Trail excerpt transcribed from "Pioneer History Collection" available at Pioneer Memorial Museum [Daughters of Utah Pioneers Museum], Salt Lake City, Utah. Some restrictions apply.
In the spring of 1853 we started across the plains by ox team. There were forty wagons in our company. It was quite an exciting time, getting ready for this long journey first we had to divide our company into four groups, ten wagons in each company. This being done so we could find better camp grounds and feed for our animals and to guard against Indians. Our Captian was Bishop Tingey. I remember we were traveling along the La Platt River there was a herd of sixty buffalo swam across the river and stampeded our cattle. There were about three wagons tipped over and three wheels smashed to the groung [ground] and a woman got her leg broke in the wreck. This delayed us two or three days. We had a hard time to gather our cattle and also to repair our wagons.
I remember while we were camped two Indians killed a buffalo about a mile and a half from our camp. Bp. Tingey took me out with him to see the buffalo, the Indians wanted to trade the buffalo for me and I struck out for camp being almost scared to death.
I remember as we were traveling along three men rode up to our train and asked if there was any one there from Sheffield, Eng. My father being the only one, spoke up and said he was from that place.
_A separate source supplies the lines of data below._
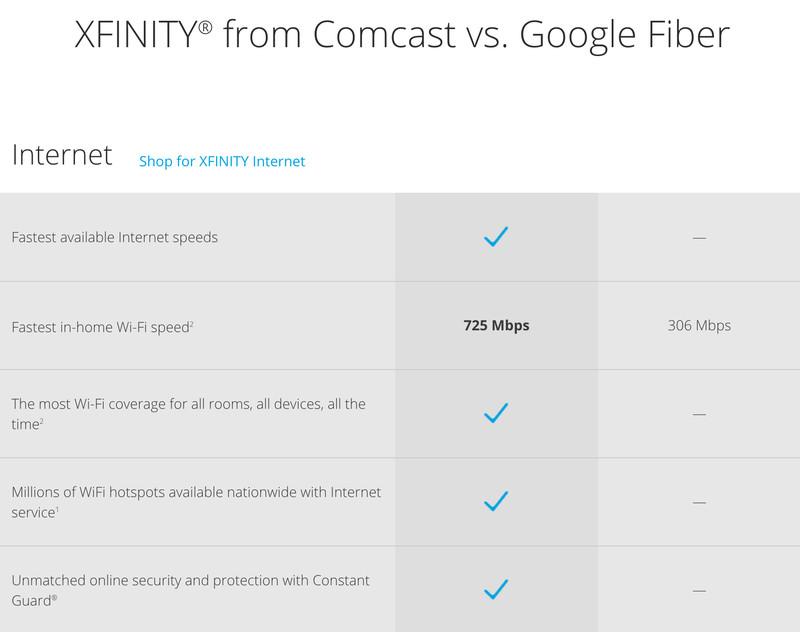 comcast facts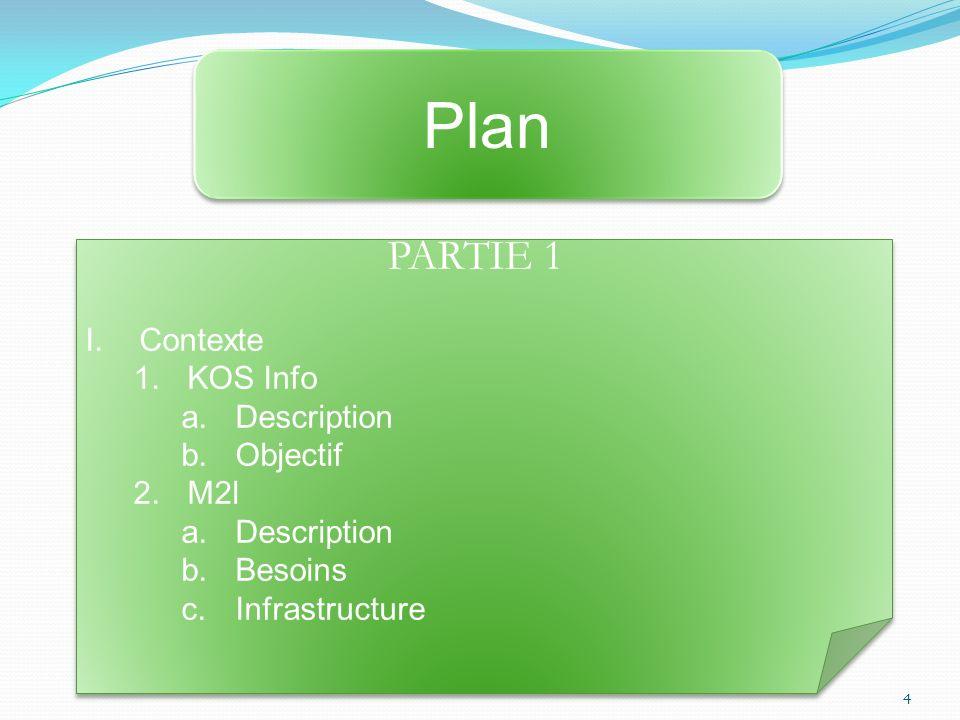 PARTIE 1 I.Contexte 1.KOS Info a.Description b.Objectif 2.M2l a.Description b.Besoins c.Infrastructure PARTIE 1 I.Contexte 1.KOS Info a.Description b.Objectif 2.M2l a.Description b.Besoins c.Infrastructure Plan 4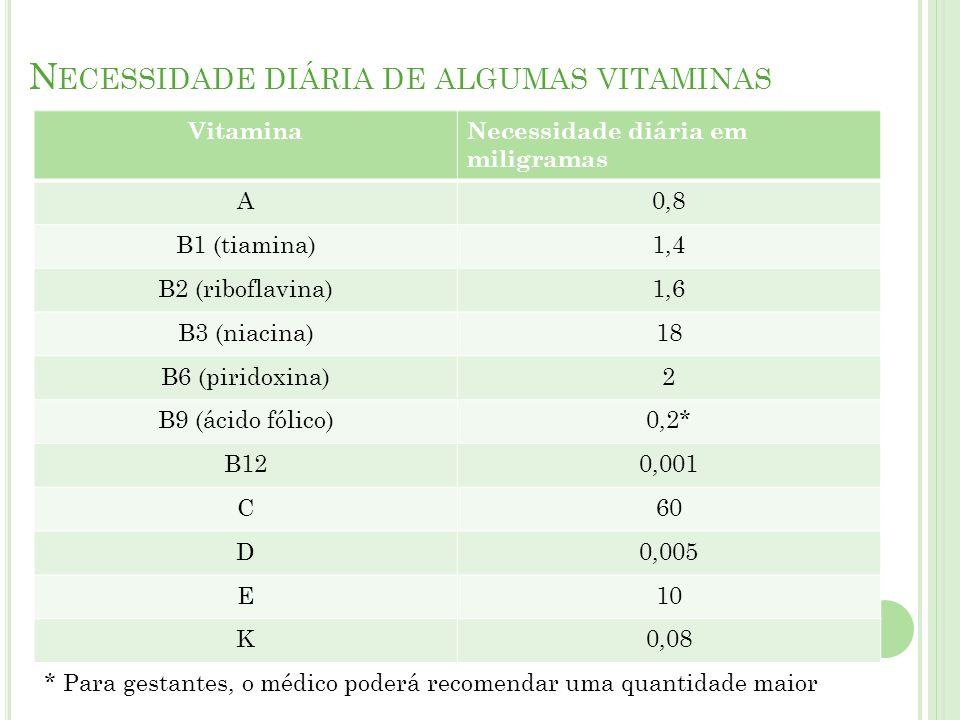 F UNÇÕES DO ÁCIDO FÓLICO OU VITAMINA B 9 Aumenta a produção de hemácias Auxilia na síntese do DNA e multiplicação celular Auxilia na digestão e utilização das proteínas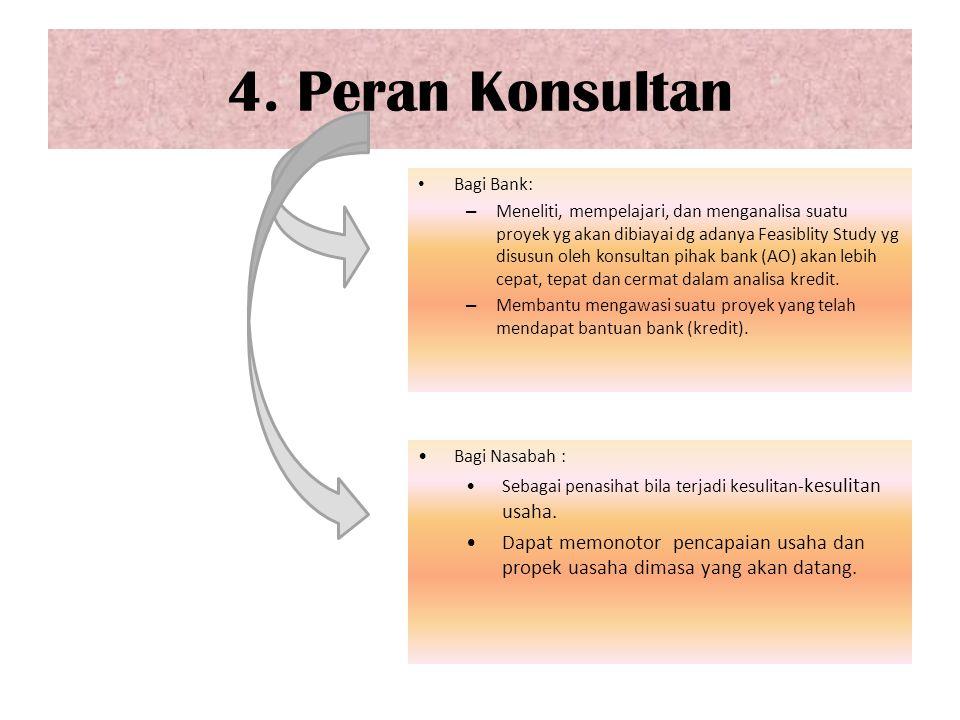 4. Peran Konsultan Bagi Bank: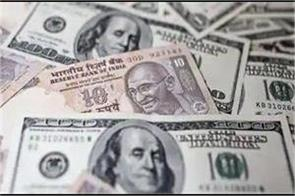 the rupee depreciated 12 paise to close at rs 73 42 against the dollar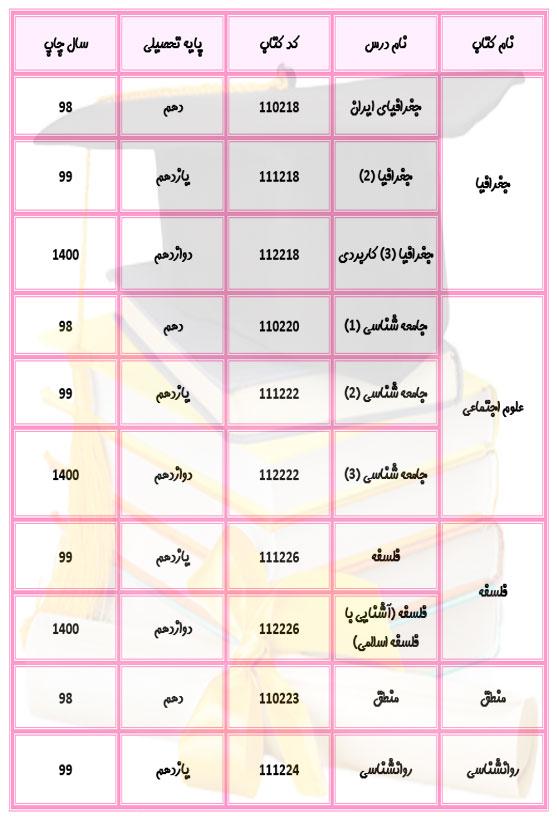 منابع دروس تخصصی کنکور انسانی 1401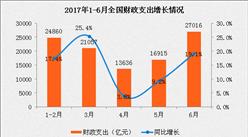 2017年1-6月財政收支情況分析:財政收入同比增長9.8%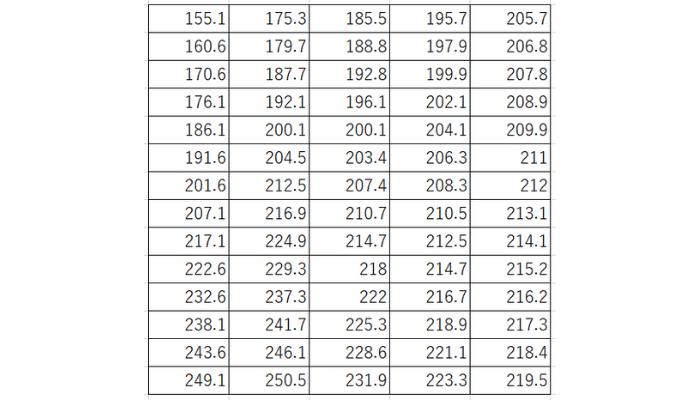 牛の体重の記録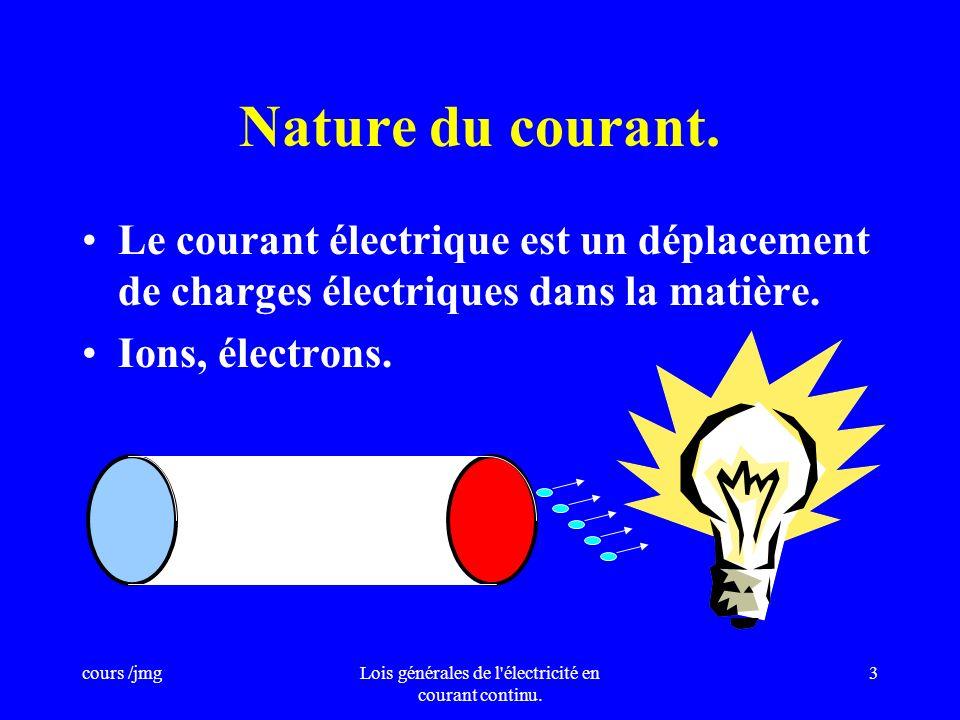cours /jmgLois générales de l'électricité en courant continu. 2 Courant électrique. Nature du courant. Intensité du courant. Représentation de lintens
While passing remarks about Eng. my father told them he had worked for their father for fifty years. They had quite a long talk. They told us they had been trapping and hunting and also prospecting and now they were on their way back to England. They wished us success while crossing the plains.
It was a long trip, we had some pretty good times and at other times not so bright. Some nights we sang and played games and made the best of the trip, as best we could, as our parents were all poor. We held church on a Sunday in a camp circle.
We arrived in Salt Lake City some time about the 20th of Sept. 1853. We were five months crossing the plains.